Work instruction:
Print the listing below again, exactly. Skip the pictures.

Material provided:
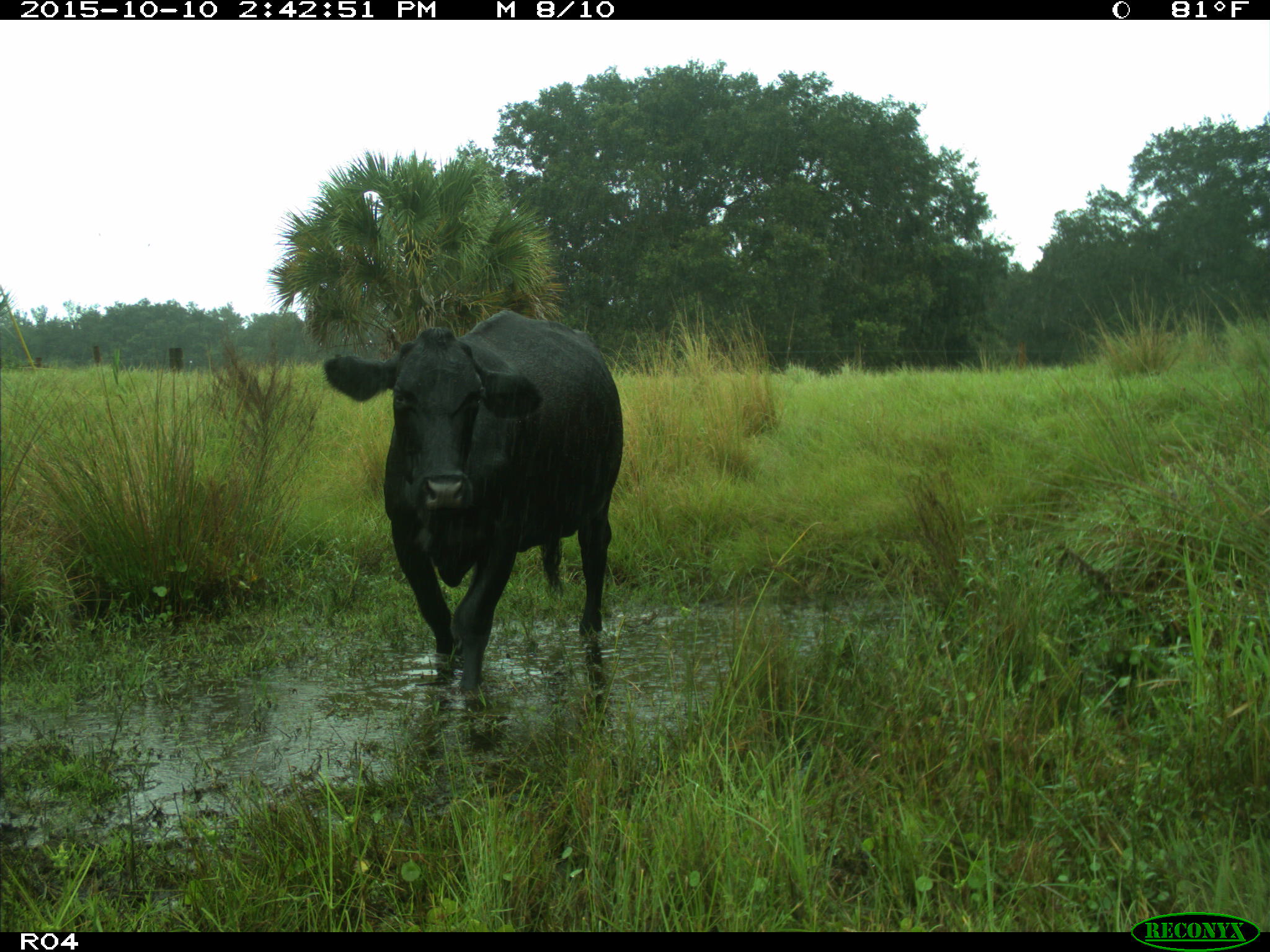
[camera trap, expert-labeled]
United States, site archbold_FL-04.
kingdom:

Your solution:
[camera trap, expert-labeled]
United States, site archbold_FL-04.
kingdom:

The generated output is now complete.